Over 7 million students
receive some sort of subsidized student loan from the U.S. federal government. That is a ton of debt and it's getting larger every year: eclipsing credit cards and car loans, the figure right now stands at around $870 billion
nationally. And, on July 1st, it could double in size.
As of now, students pay an interest rate of 3.4 percent for Stafford loans but, due to Congress's constant evasion of the issue and short-term budget deals, the number will revert back to 6.8 percent that day if no action is taken. What does that mean for students?
The White House claims that an additional grand
would be placed on top of loaners' backs if nothing is done. But, thankfully, the timing comes at an opportune time: as the election nears, Democrats, including President Obama and New York Senator Chuck Schumer, are looking to keep students on their side of the aisle.
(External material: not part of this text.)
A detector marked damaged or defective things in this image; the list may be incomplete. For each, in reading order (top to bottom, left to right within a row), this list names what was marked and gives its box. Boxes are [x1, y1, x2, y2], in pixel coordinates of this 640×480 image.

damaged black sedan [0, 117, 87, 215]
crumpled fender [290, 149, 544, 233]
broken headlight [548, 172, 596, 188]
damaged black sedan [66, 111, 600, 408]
In an effort to avoid the college credit armageddon, Schumer is pushing forth legislation that will block
the 3.4 percent increase by freezing the current rate for another year. But these are the kick-the-bucket negotiations that got us here in the first place: with the extension, Runnin' Scared
will probably find itself writing another article, identical to this one, a year from now about the impending loan crisis.
Although he can only use his bully pulpit, President Obama took a similar approach to Schumer today in his Sunday address
, calling for Congress to get its act together fast because "we should be doing everything we can to put higher education within reach for every American." Except one thing: July 1st also marks the day loans for graduate students will no longer be subsidized in order to increase Pell grants for undergrads - an act the Obama administration has more or less ignored
. One step forward, two steps backward.
For the Republicans, though, the student loan problem is a weird crossroads between a past disagreement and a future election. In 2007, the Congress made the 3.4% cut that is currently in effect but the GOP, although the bill passed with bipartisan support, was angry
at the Bush administration for its deep cuts in the interest rates, arguing it would raise deficits and be wasteful spending.
Fast-forward five years: fueled by anti-spending fervor, the Republicans are much more unwilling to meet Obama halfway on policy or the budget. Romney will have to decide whose side he is going to take come July: his party or the 7 million students that are going to enter fall semester a thousand more dollars out.